The idea, Karam said, was to make about half the hotel with upper mid tier rooms under the Hilton or Marriott flag. The remainder would be upper mid tier extended stay rooms, complete with kitchens and other amenities for the traveler staying in the area for awhile.
“If you look at the Hampton Inn down the road, it doesn’t look like most Hampton Inns in other places,” Karam said. “It’s really going to have a style and feel that fits into the traditional design that Middletown wants to see.”
As for those who question the need for a new hotel in Town, Karam said the intensive study by the “Middletown Commons” group by the Pinnacle Group of Boston proves otherwise. To reduce the traffic impact, Karam said the hotel would run a continual peak-season shuttle to downtown Newport and other attractions so once people park their cars, they don’t need to drive again until leaving.
“They analyze markets all over the world and their numbers show the Middletown-Newport market is still underserved, particularly during the summer months and with the extended stay traveler,” Karam said. “We’re extremely confident in the market and we’re here to service a need. If you look at what’s happening with the Navy and how much that drives a part of what’s happening on the island, the base, NUWC, the War College, the need is there.”
Adding to “Middletown Commons” town center feel are a new 10,000-square-foot Middletown Public Library and three plus acre outdoor open space, complete with a performance stage.
The developers said one of the main aims of “Middletown Commons” is to focus on the walkability and accessibility of the property. This includes a dedicated bus stop, properly designed access and exit points and sidewalks throughout.
“With ‘Middletown Commons,’ other than the hotel component, we’re not looking to draw people from hundreds of miles away, more like 10 miles away in Newport, Middletown and Portsmouth,” Karam said. “We’re not going to have an huge store powering this development. It’s going to be more of a community neighborhood concept that serves the people who are already here. Given the population that’s within a mile of this location, 5,000, 10,000 people, it’s going to be something used by the people who are already here.”
Properly handling any traffic was a key component of the project too.
“If you look at West Main Road right now, you have another driveway every 100 feet,” Karam said. “This isn’t going to be like that at all and the retailers and others who will be here don’t want that. If the traffic doesn’t work, people won’t visit and that’s not what we want. We’re going to be doing a full-blown traffic study to make sure we get it right and the property is fully accessible.”
Down the line, the “Middletown Commons” team said they could see the project being a major driver for positive change across the community.

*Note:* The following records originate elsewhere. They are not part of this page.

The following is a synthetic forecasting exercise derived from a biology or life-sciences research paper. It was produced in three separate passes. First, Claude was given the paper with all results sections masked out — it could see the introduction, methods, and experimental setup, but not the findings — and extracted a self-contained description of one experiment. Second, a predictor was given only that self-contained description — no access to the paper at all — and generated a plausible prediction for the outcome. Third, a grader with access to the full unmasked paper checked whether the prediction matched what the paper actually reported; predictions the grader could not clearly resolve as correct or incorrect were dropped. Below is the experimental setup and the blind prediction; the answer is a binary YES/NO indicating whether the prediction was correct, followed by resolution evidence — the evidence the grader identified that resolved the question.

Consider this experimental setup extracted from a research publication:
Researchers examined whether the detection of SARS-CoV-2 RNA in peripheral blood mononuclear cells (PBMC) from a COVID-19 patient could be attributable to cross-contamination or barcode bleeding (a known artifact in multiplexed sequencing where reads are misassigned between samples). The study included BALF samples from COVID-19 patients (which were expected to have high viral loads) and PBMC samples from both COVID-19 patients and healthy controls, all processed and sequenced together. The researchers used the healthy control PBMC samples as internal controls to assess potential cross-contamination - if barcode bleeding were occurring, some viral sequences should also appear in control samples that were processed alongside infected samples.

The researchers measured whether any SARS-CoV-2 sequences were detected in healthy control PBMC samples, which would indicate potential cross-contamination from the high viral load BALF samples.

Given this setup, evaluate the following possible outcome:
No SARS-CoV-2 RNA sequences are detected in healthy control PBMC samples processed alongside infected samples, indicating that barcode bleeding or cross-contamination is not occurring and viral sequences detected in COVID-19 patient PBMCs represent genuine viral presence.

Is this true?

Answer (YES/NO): YES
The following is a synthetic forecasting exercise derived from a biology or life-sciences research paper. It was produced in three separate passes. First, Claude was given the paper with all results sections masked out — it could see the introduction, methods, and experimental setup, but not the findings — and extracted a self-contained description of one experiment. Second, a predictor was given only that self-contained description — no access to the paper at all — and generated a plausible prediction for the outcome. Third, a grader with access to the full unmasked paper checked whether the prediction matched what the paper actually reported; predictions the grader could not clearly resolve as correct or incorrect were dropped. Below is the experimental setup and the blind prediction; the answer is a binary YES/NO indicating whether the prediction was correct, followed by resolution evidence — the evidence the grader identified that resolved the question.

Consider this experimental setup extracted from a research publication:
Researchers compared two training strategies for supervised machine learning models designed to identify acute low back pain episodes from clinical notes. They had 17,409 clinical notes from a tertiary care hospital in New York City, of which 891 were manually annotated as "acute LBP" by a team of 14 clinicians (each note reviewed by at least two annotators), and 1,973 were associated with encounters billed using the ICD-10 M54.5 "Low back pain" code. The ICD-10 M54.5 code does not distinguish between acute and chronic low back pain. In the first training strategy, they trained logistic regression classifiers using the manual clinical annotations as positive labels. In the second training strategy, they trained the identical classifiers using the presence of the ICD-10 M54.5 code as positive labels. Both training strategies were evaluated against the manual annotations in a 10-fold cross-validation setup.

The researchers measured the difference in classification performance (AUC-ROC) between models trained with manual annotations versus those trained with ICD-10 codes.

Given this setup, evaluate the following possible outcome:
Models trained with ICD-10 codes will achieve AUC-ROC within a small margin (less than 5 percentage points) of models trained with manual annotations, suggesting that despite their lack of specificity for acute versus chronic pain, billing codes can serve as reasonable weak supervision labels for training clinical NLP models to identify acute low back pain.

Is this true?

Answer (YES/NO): NO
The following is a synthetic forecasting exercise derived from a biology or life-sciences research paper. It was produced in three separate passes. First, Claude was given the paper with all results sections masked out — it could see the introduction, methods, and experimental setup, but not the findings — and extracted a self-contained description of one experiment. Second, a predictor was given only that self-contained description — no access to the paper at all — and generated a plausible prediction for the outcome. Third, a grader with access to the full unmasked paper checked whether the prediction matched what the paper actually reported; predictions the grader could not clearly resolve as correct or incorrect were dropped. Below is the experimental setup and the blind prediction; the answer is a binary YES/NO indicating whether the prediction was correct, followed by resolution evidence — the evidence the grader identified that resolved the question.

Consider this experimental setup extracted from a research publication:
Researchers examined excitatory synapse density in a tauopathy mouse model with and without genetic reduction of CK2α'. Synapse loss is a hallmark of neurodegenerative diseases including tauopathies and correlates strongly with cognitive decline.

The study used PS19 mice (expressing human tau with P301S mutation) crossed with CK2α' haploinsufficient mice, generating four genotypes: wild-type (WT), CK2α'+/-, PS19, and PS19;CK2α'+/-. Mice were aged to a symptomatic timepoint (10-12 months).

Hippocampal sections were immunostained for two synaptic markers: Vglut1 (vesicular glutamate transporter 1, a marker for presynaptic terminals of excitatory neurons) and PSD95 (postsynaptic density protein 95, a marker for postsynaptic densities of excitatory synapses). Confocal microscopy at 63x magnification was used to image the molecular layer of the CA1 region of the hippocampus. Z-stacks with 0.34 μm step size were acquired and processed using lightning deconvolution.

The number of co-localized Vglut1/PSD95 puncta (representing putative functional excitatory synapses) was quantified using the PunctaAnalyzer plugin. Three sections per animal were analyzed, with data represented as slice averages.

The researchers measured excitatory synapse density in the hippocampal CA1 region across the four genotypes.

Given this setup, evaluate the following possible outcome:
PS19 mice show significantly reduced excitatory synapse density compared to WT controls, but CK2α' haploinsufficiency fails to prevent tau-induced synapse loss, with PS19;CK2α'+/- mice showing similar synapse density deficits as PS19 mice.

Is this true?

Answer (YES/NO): NO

“I think what we’re presenting is a nice mix there that serves the community and the people who live there,” Karam said. “I love the idea of the library there, which really locks in the idea of this being a project for the entire community. There’s open space and this isn’t the same old West Main Road anymore. This could truly be a gateway not only into Middletown but Newport as well and I know we’re all really looking forward to getting the process going so we can share this with everyone.”
Town Administrator Shawn J. Brown agreed that public input was a critical part of the “Middletown Commons” process. He said as “Middletown Commons” moves through the Town’s review process, updates and information will be posted at https://mdl.town/MiddletownCommons online.
“We know there’s been quite a bit of interest in this project across the community and we wanted to make sure we had a completely transparent process with ‘Middletown Commons’ from Day 1,” Brown said. “The Planning Board meeting on the (April) 21st is the first step in a lengthy review process that will give everyone an opportunity to see and hear more about the partnership Mr. Bicho, Mr. Karam and Mr. Kempenaar are proposing as part of this critically important project.”